AU to form army against Congo rebels

A soldier from the FARDC (L) with a UN peacekeeper on Goma- Rutshuru road in North Kivu Province recently. The AU has pledged to fight M23 rebels in the area. PHOTO BY AFP

The African Union has suggested a move to form another army to DR Congo and put an end to the assault on the Kinshasa government by rebels. The statements were made yesterday morning at the opening of the 19th ordinary summit of heads of state and government by the AU commission chairman, Dr Jean Ping, days after a document was signed by the foreign ministers of scores of African states in the Great Lakes region.

The DR Congo and its neighbour Rwanda also signed the document which proposed an internationally-backed military response to the offensive by the rebels in the North Kivu Province.

The document condemned the rebels’ advances and a rebellion by the primarily Hutu fighters of the FDLR insurgent group, most of them refugees who are accused of orchestrating the 1994 Rwandan genocide.

“The AU is ready to contribute to a regional force to put to an end crisis in the DR Congo and Mali,” Dr Ping said. Human rights reports have accused Rwanda of supporting and backing the M23 rebels in the DRC hence straining the relations between the two countries.

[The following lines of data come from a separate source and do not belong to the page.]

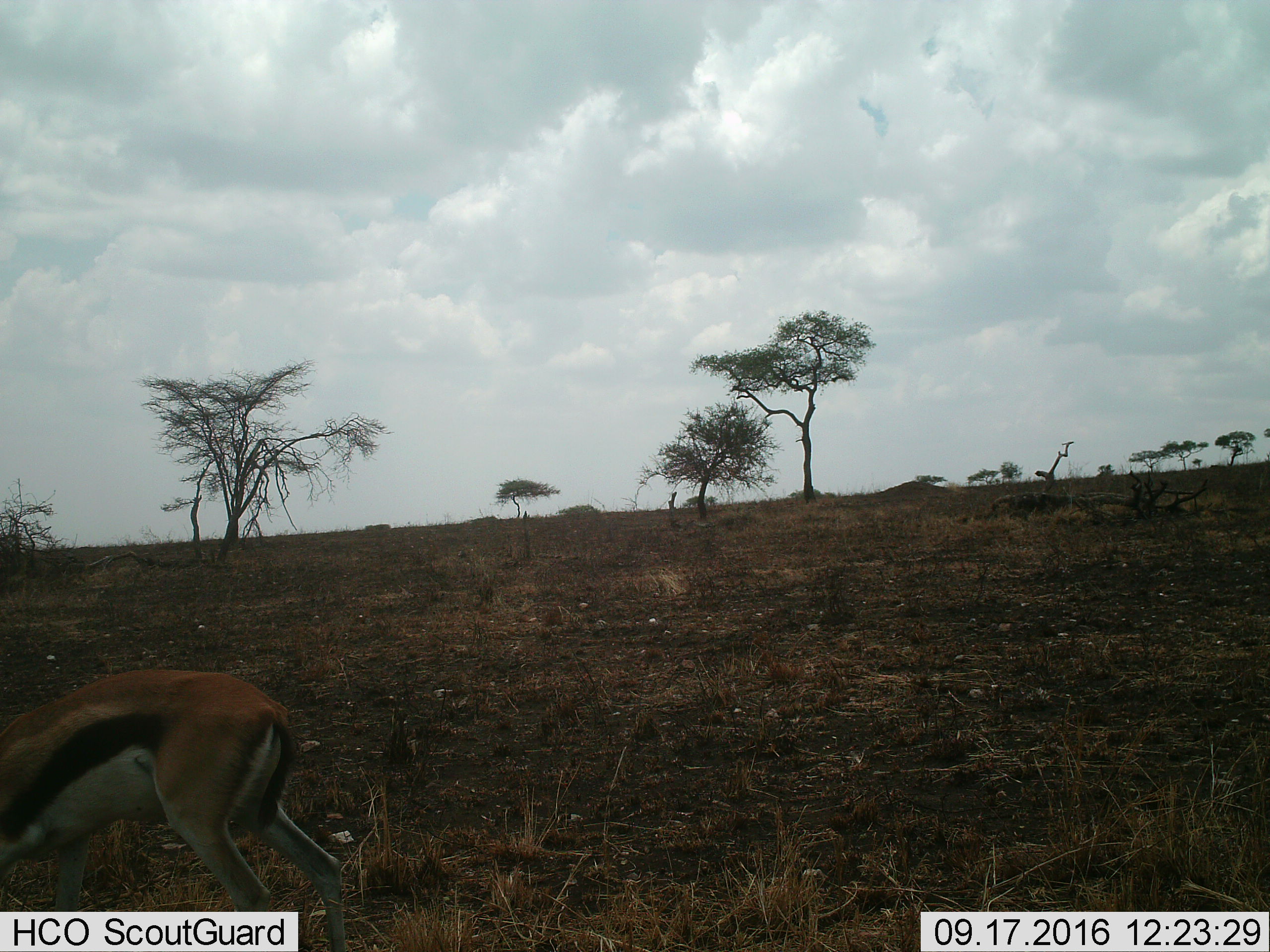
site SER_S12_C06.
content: unidentified animal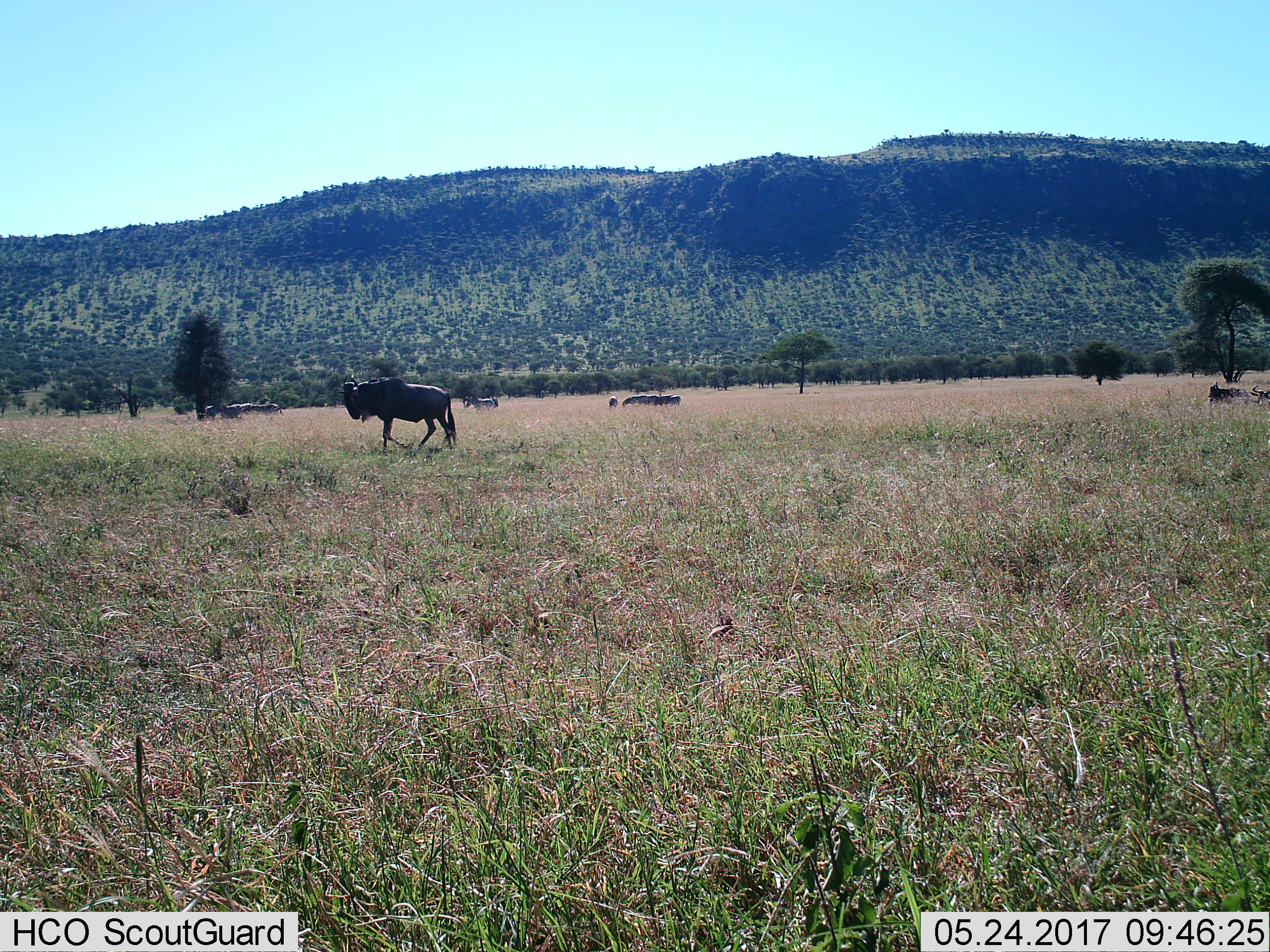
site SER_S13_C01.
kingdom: Animalia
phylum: Chordata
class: Mammalia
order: Artiodactyla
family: Bovidae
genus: Connochaetes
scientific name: Connochaetes taurinus taurinus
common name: blue wildebeest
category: wildebeestblue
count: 3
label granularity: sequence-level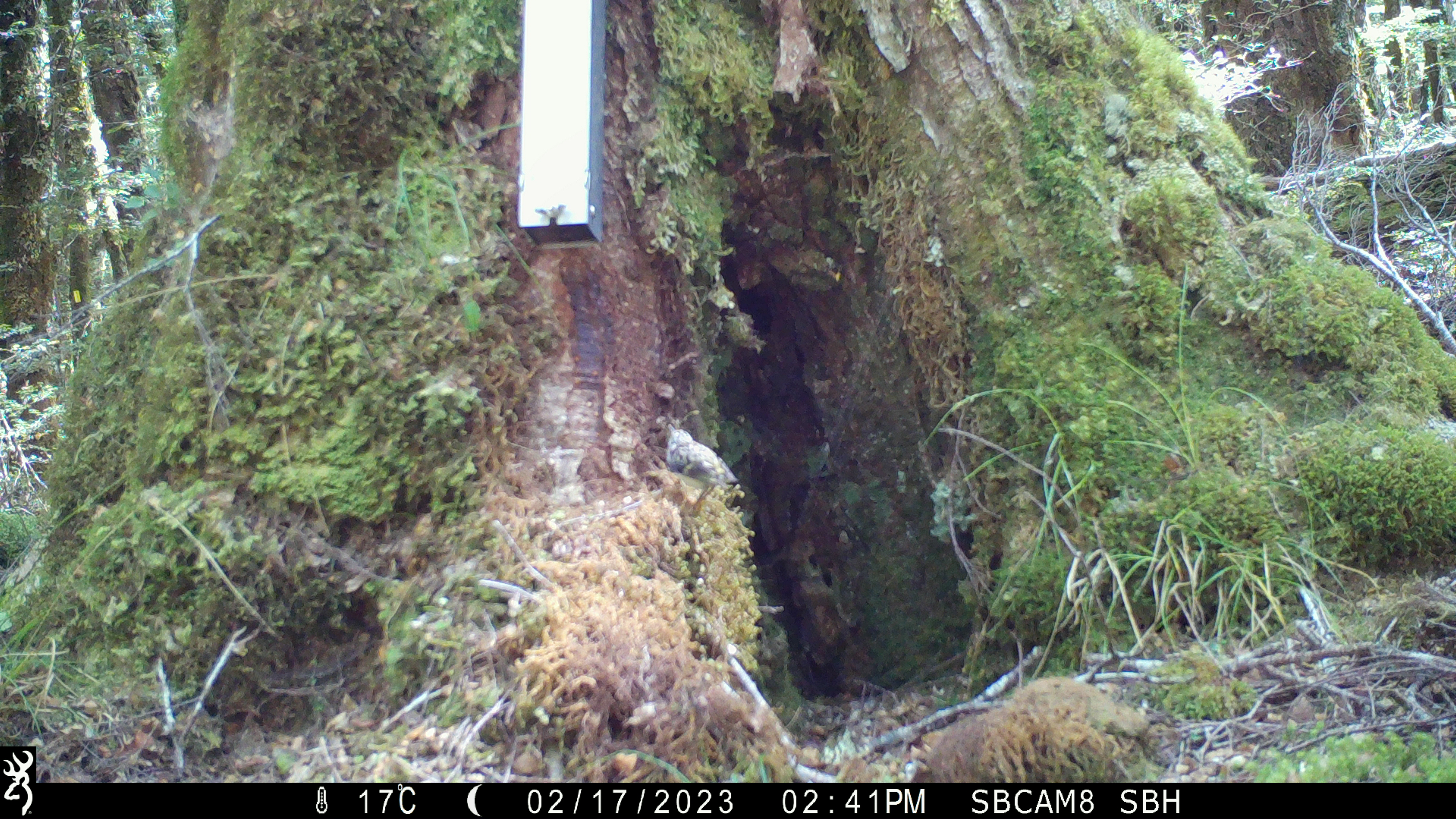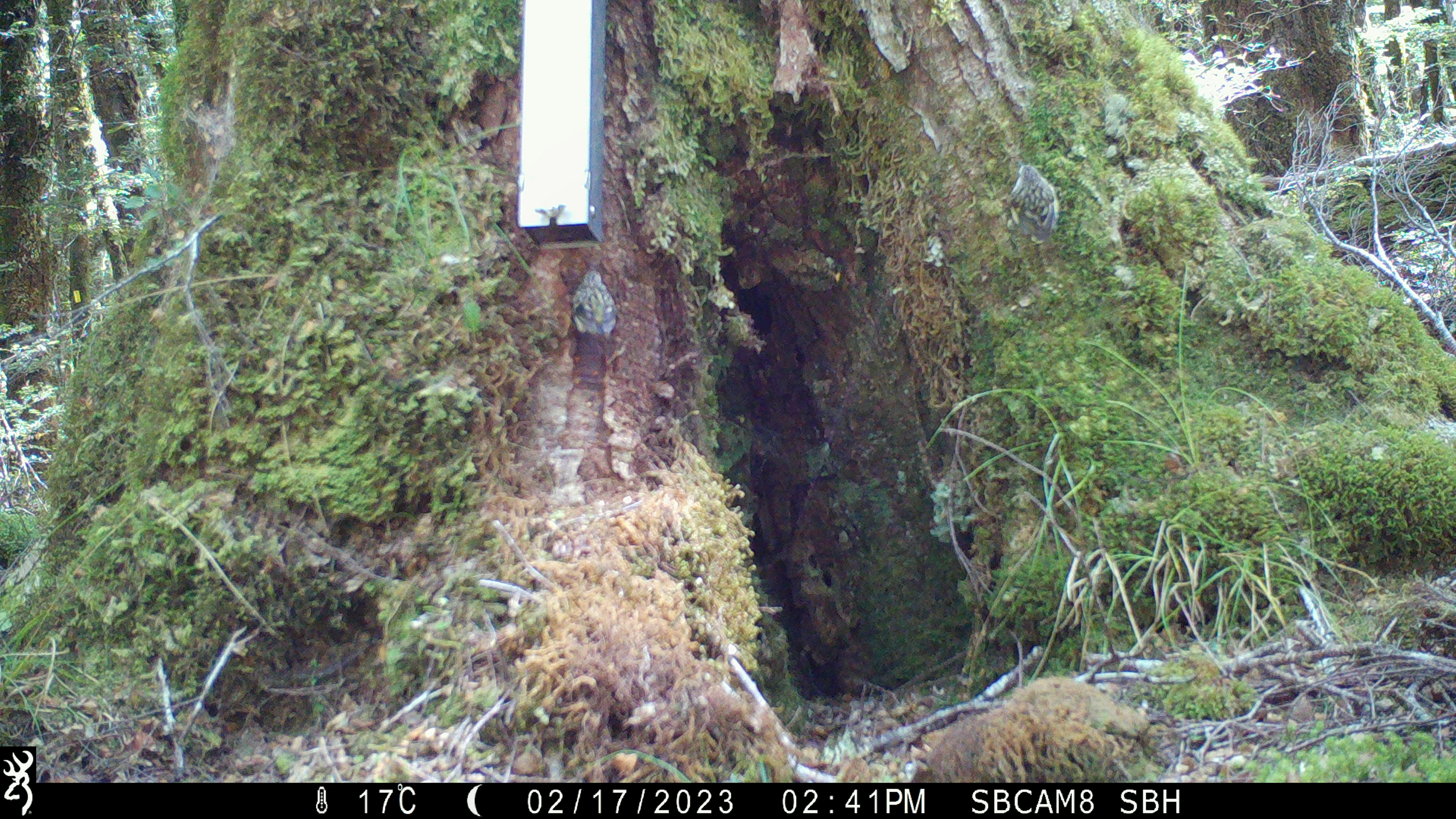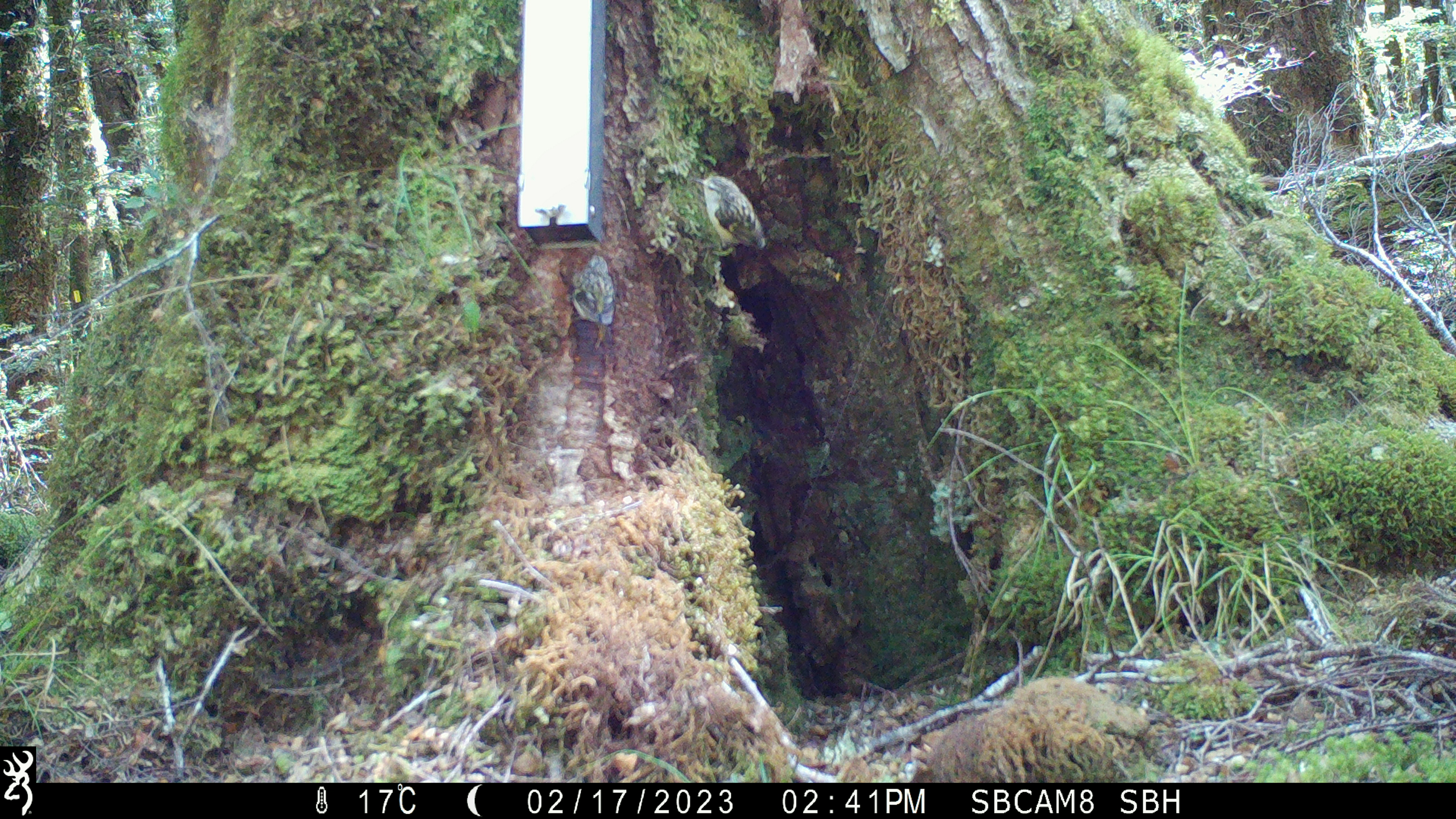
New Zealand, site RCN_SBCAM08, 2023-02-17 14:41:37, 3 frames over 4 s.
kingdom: Animalia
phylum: Chordata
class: Aves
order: Passeriformes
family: Acanthisittidae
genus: Acanthisitta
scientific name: Acanthisitta chloris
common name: rifleman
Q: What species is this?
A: Rifleman (Acanthisitta chloris).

The UN Deputy Secretary General, Mr Jan Eliasson, also pledged UN’s support to the cause in ending assaults in DR Congo, Mali, Sudan and also Uganda’s Joseph Kony whom he said remains ‘extremely dangerous’ .

uncertainty
It is, however not clear where the troops will come from to establish the neutral international force that would take on the Congolese rebel groups since only Uganda and Burundi first agreed to contribute to Amisom until recently when the Kenyan government also weighed in on pressures from the al-shabbaab to enter Somalia capital Mogadishu.